Pages

Friday, 15 October 2010

Converting Microsoft Office (Word, Excel) documents to PDFs in Java

This question is asked a lot on the JDC and I'm sure will continue being asked now the JDC has been merged with the OTN.

The stock answer is a link to Apache POI and if you are lucky some complaints about not googling before asking. Alas this is not helpful - Apache POI is not a mature product and focused primarily on getting data and not on rendering the data.
A few other Java options exist for reading and writing Office documents exist but most focus on getting data or writing data, not rendering data.
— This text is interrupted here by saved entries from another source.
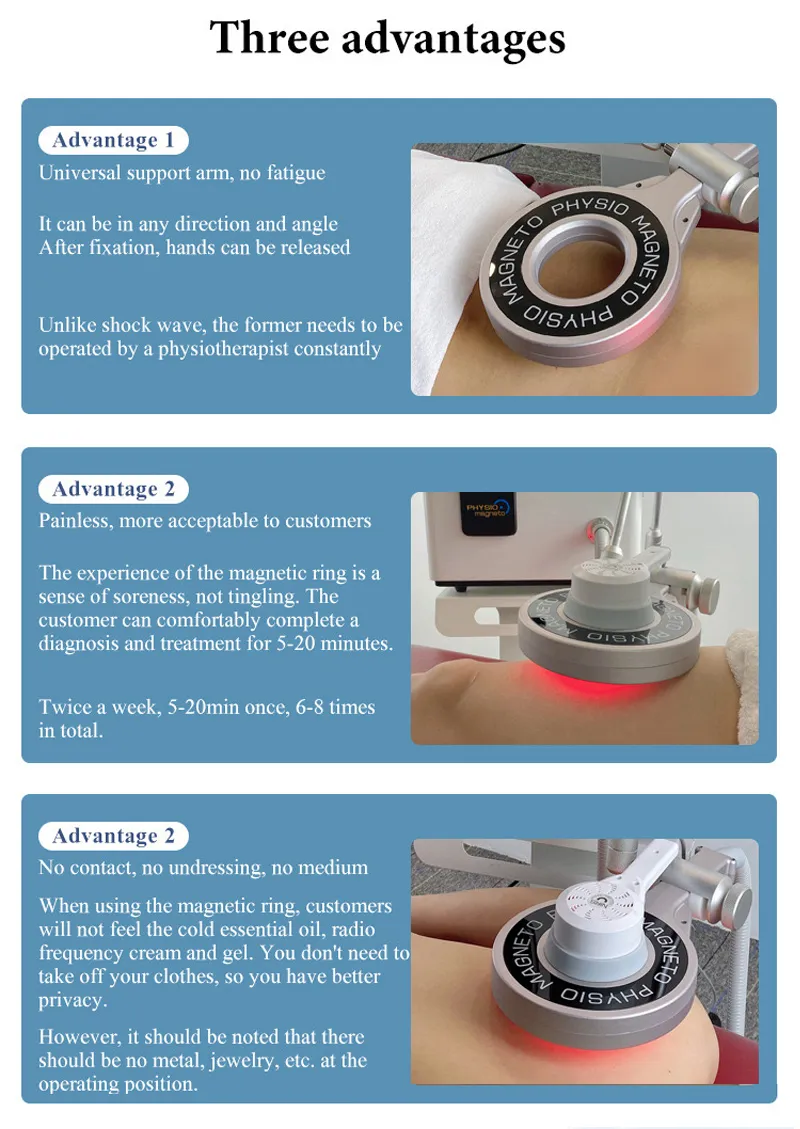 Three advantages

Advantage 1

Universal support arm, no fatigue

It can be in any direction and angle
After fixation, hands can be released

Unlike shock wave, the former needs to be operated by a physiotherapist constantly

PHYSIO MAGNETO PHYSIO MAGNETO

Advantage 2

Painless, more acceptable to customers

The experience of the magnetic ring is a sense of soreness, not tingling. The customer can comfortably complete a diagnosis and treatment for 5-20 minutes.

Twice a week, 5-20min once, 6-8 times in total.

PHYSIO magneto

PHYSIO

Advantage 2

No contact, no undressing, no medium

When using the magnetic ring, customers will not feel the cold essential oil, radio frequency cream and gel. You don't need to take off your clothes, so you have better privacy.

However, it should be noted that there should be no metal, jewelry, etc. at the operating position.

MAGNETO PHYSIO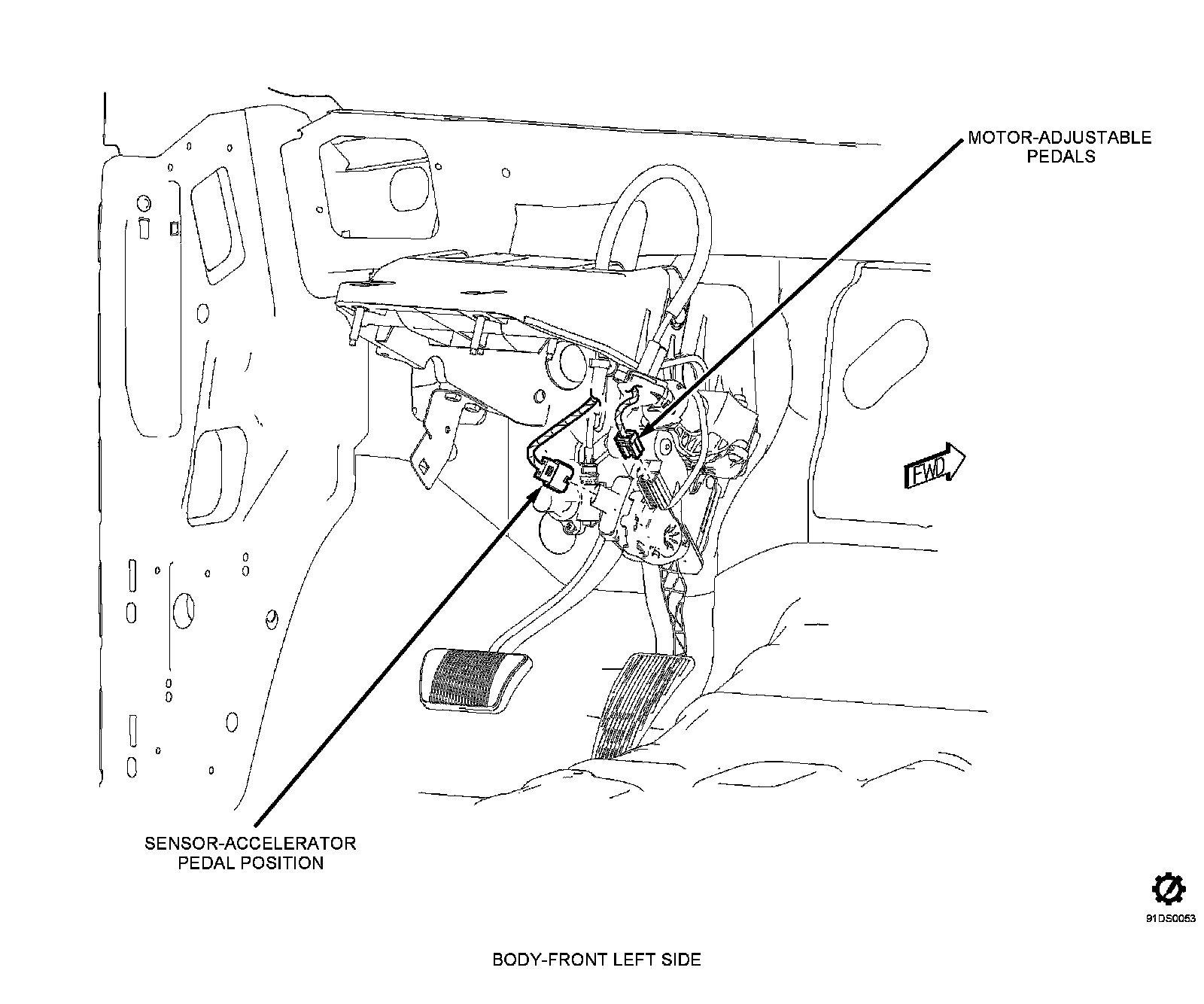 MOTOR-ADJUSTABLE PEDALS

FWD

SENSOR-ACCELERATOR PEDAL POSITION

91DS0053

BODY-FRONT LEFT SIDE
Three products that I know of can render Office documents:

JDocToPdf
Uses Apache POI to read the Word document and iText to write the PDF. Completely free, 100% Java but has some limitations.

Snowbound  Imaging SDK
Snowbound appears to be a 100% Java solution and costs over $2,500. It contains samples describing how to convert documents in the evaluation download.

OpenOffice API
OpenOffice is a native Office suite which supports a Java API. This supports reading Office documents and writing PDF documents. The SDK contains an example in document conversion (examples/java/DocumentHandling/DocumentConverter.java). To write PDFs you need to pass the "writer_pdf_Export" writer rather than the "MS Word 97" one.
Or you can use the wrapper API JODConverter.